David Tresilian, who lived in Cairo and was in direct touch with those who were writing and with those who were writing about modern writers, deals with the early years when it was the few translators who determined what was and was not translated. After all, if one is not guaranteed to make money from translating a certain book, one's choice is determined by personal criteria. Will it sell well? Will it easily find a publisher? Is it a book that the translator feels strongly should be made available in translation? Is the writer a friend of his and would he therefore be doing him a service? Is the book reasonably easy to translate and not too long?
I remember several years ago reading a well-known novel by Khairi Shalaby and feeling that here was a book that deserved to be translated, but I was put off by its length. It then won the Naguib Mahfouz Prize and was translated into English, and the translator was awarded the UK Banipal Prize for his translation.

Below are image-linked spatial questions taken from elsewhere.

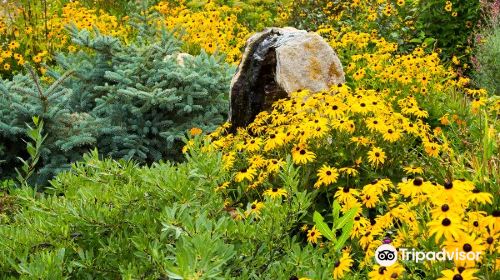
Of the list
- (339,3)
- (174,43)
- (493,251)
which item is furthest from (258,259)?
(339,3)

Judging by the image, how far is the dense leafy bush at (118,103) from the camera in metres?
4.81

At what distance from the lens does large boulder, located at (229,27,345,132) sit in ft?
16.8

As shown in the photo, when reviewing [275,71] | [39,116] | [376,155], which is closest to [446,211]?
[376,155]

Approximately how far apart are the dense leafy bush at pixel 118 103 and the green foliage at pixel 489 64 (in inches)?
114

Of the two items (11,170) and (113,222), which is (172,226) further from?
(11,170)

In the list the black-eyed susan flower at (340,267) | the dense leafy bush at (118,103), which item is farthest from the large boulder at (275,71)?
the black-eyed susan flower at (340,267)

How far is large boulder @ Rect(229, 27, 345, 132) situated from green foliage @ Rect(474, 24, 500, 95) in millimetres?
2321

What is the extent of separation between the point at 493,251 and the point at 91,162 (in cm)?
186

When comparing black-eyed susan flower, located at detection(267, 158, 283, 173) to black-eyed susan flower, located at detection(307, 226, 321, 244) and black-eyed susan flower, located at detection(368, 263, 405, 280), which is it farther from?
black-eyed susan flower, located at detection(368, 263, 405, 280)

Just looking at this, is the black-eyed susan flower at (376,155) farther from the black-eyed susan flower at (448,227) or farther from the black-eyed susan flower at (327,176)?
the black-eyed susan flower at (448,227)

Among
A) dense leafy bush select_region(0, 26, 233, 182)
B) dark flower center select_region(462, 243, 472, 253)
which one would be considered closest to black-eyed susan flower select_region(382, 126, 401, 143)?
dark flower center select_region(462, 243, 472, 253)

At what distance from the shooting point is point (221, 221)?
80.7 inches

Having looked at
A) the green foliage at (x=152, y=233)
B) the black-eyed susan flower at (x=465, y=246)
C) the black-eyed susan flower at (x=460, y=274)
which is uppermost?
the black-eyed susan flower at (x=465, y=246)

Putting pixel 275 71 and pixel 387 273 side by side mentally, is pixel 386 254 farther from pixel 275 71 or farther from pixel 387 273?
pixel 275 71
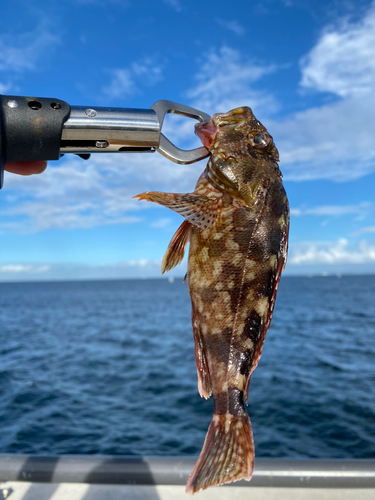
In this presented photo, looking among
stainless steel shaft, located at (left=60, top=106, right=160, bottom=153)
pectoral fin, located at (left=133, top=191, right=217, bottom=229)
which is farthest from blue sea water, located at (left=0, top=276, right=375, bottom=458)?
stainless steel shaft, located at (left=60, top=106, right=160, bottom=153)

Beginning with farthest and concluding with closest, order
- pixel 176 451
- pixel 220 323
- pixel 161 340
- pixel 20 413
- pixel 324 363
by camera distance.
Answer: pixel 161 340 → pixel 324 363 → pixel 20 413 → pixel 176 451 → pixel 220 323

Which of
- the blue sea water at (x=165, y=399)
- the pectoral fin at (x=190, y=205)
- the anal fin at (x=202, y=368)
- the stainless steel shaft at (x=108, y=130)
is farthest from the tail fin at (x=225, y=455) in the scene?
the blue sea water at (x=165, y=399)

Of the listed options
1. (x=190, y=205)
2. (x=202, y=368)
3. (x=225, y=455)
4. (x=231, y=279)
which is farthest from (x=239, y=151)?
(x=225, y=455)

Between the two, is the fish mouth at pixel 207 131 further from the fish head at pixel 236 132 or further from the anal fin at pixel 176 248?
the anal fin at pixel 176 248

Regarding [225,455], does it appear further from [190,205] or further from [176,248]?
[190,205]

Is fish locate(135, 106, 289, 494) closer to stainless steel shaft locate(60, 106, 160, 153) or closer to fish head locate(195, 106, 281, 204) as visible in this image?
fish head locate(195, 106, 281, 204)

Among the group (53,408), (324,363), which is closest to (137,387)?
(53,408)

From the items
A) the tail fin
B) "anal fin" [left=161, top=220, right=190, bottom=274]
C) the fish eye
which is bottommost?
the tail fin

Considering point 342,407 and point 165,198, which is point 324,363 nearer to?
point 342,407
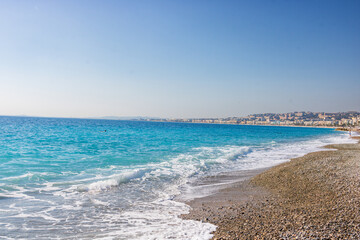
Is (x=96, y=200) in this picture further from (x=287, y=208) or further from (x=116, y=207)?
(x=287, y=208)

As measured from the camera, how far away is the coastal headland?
5.47m

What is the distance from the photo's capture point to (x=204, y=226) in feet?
20.6

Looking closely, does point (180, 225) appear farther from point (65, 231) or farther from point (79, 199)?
point (79, 199)

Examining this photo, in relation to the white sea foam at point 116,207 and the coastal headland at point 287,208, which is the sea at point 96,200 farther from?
the coastal headland at point 287,208

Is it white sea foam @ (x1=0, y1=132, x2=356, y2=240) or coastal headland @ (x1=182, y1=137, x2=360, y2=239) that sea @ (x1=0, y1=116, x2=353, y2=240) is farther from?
coastal headland @ (x1=182, y1=137, x2=360, y2=239)

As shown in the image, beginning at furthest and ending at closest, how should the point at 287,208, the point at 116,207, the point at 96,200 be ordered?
the point at 96,200 < the point at 116,207 < the point at 287,208

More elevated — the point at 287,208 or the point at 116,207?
the point at 287,208

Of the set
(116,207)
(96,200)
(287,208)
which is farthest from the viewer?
(96,200)

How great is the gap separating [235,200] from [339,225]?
11.6 feet

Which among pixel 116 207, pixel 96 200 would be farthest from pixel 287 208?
pixel 96 200

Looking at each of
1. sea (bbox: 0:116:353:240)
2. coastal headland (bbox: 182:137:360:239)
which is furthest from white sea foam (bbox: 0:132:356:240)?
coastal headland (bbox: 182:137:360:239)

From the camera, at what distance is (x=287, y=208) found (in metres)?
7.29

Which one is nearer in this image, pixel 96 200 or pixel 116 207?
pixel 116 207

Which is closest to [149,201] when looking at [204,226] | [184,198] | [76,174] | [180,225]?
[184,198]
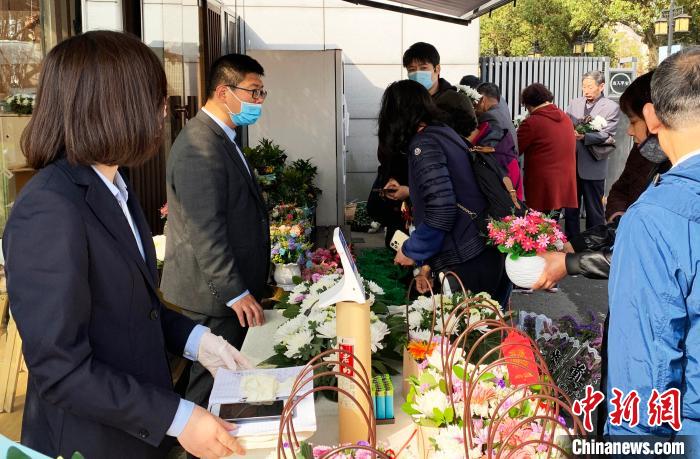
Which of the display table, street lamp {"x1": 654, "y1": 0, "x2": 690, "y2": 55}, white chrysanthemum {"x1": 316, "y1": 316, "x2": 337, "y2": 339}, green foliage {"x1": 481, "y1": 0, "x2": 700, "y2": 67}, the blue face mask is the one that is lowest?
the display table

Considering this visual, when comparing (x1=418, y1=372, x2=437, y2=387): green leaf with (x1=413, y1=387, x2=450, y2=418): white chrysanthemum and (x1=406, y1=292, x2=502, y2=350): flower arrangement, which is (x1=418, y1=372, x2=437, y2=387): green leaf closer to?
(x1=413, y1=387, x2=450, y2=418): white chrysanthemum

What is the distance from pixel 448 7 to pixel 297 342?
19.3 ft

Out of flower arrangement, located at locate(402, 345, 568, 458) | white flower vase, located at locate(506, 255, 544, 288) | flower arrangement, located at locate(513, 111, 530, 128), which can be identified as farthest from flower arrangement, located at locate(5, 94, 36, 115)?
flower arrangement, located at locate(513, 111, 530, 128)

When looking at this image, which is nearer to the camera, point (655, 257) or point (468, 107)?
point (655, 257)

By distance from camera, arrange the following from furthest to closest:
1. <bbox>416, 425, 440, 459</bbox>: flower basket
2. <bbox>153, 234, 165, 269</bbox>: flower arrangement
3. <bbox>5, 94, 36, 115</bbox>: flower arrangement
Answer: <bbox>153, 234, 165, 269</bbox>: flower arrangement
<bbox>5, 94, 36, 115</bbox>: flower arrangement
<bbox>416, 425, 440, 459</bbox>: flower basket

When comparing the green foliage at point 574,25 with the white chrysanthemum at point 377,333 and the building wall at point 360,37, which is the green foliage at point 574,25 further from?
the white chrysanthemum at point 377,333

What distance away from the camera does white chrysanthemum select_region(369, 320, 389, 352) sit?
98.7 inches

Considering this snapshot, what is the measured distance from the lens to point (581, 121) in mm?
9148

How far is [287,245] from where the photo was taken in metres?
4.95

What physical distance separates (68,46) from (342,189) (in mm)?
6371

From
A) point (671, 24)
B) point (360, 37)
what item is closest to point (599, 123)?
point (360, 37)

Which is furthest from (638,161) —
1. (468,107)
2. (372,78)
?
(372,78)

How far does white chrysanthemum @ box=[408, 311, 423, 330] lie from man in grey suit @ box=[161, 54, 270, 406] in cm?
84

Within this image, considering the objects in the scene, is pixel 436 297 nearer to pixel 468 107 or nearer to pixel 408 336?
pixel 408 336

The situation has now changed: it is the publisher, with advice, who chooses the books he wants translated, and the translator is paid on the basis of the number of words (which, incidentally, is not always a proper way of estimating the work to be done).
The present book deals very adequately with all the main figures in modern Arabic literature: Naguib Mahfouz, who was the writer who gave it its first boost, Tewfiq al-Hakim, primarily a playwright and thus not read as much as he deserves, the talented short-story writer Yusuf Idris, the Sudanese novelist and short-story writer Tayeb Salih, and the controversial Egyptian novelist Sonallah Ibrahim, among many others.

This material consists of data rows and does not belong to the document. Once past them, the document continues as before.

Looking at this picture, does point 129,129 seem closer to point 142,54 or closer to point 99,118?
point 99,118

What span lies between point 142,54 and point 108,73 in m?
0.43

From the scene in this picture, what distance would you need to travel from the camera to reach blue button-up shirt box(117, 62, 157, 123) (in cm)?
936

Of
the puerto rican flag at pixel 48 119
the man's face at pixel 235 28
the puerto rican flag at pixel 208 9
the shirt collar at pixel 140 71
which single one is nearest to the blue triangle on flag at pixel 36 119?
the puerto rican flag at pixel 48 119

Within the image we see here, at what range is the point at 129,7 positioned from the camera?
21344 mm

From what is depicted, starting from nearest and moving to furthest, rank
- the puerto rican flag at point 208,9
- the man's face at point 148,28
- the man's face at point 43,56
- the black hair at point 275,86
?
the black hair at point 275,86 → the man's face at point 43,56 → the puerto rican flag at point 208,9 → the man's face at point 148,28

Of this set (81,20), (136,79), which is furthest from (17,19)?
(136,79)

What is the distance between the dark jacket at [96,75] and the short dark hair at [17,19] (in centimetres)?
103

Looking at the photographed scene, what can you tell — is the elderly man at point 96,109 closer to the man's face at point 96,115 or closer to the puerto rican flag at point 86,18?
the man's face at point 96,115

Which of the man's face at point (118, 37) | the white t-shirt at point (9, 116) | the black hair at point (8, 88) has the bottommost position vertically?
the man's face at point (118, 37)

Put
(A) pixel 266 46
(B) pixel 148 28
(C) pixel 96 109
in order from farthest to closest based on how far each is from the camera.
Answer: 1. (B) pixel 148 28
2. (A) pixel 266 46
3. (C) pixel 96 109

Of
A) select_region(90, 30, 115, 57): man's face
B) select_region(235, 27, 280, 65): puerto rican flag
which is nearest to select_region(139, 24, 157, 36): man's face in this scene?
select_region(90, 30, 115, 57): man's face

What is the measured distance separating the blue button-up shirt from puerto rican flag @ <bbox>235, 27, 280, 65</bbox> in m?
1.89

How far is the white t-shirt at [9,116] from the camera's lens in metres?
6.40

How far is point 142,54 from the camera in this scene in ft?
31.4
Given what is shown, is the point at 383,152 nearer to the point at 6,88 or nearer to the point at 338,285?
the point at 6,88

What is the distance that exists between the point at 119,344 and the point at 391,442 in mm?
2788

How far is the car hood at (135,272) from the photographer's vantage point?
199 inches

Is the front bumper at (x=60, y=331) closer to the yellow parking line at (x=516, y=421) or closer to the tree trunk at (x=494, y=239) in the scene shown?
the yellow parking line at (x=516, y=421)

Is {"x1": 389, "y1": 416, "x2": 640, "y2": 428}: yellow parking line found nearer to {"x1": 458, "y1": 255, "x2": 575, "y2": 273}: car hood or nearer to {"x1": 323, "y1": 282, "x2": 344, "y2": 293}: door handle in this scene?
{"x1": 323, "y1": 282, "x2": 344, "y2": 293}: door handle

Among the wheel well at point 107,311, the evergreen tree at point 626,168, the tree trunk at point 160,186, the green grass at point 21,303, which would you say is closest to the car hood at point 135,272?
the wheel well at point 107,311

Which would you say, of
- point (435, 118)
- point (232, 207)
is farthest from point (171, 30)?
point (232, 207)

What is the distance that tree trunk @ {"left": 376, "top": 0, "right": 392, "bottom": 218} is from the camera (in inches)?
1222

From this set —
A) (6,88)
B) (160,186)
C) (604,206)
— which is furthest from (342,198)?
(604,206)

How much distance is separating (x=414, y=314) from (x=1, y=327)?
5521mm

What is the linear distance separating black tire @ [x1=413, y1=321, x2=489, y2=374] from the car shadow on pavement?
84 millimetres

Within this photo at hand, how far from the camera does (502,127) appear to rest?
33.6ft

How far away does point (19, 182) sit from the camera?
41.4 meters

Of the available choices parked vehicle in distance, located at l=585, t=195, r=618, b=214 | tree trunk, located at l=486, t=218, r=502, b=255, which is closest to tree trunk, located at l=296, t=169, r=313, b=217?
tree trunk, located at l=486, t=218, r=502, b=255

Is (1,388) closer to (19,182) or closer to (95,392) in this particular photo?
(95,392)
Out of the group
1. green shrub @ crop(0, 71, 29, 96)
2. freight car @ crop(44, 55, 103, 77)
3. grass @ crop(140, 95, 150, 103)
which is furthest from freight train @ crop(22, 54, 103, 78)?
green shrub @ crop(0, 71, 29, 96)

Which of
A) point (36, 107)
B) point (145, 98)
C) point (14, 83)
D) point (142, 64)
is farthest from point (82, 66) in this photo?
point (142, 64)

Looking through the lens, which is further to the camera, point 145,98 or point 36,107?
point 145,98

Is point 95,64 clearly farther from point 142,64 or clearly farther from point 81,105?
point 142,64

The author also writes about the way in which a number of talented women writers have dealt with the problems peculiar to women in the Arab world, writers like the Egyptian feminist Nawal al-Saadawi and the Lebanese Hanan al-Shaykh, both of them living mainly outside the Arab world and both writing originally in Arabic, who are among the most widely read in translation. He also deals with two other outspoken Egyptian women writers, Alifa Rifaat and Salwa Bakr, and from here goes on to discuss the portrayal of homosexuality by Arab writers of today, as seen, for example in the best-selling novel The Yacoubian Building by Alaa al-Aswani, the first-ever Arabic work of fiction to achieve record sales both in the original Arabic and in translations done into French, English and other languages, this at a time when T.V.and the computer are vying with the time people have available for reading books.
Though described as "brief," Tresilian's book also deals with modern poetry, which, though playing an important role among the educated in the Arab world, has not had the translators to make it easily available to non-Arab readers. However, anyone interested in the modern literary scene cannot ignore such poets as the Syrian Adonis, the Palestinian Mahmoud Darwish or the Iraqi Badr Shakir al-Sayyab. He has also drawn attention to the poetry that is today being written in the colloquial language, particularly in Egypt by such writers as Nigm and Abnoudi, and the attempts at experimental writing that are appearing these days in such novels as al-Aidy's Being Abbas el Abd, which are making more and more demands of those translators willing to take on such tasks.
Tresilian's book is not merely informative about the subject it deals with but also provides thought-provoking messages to the general reader.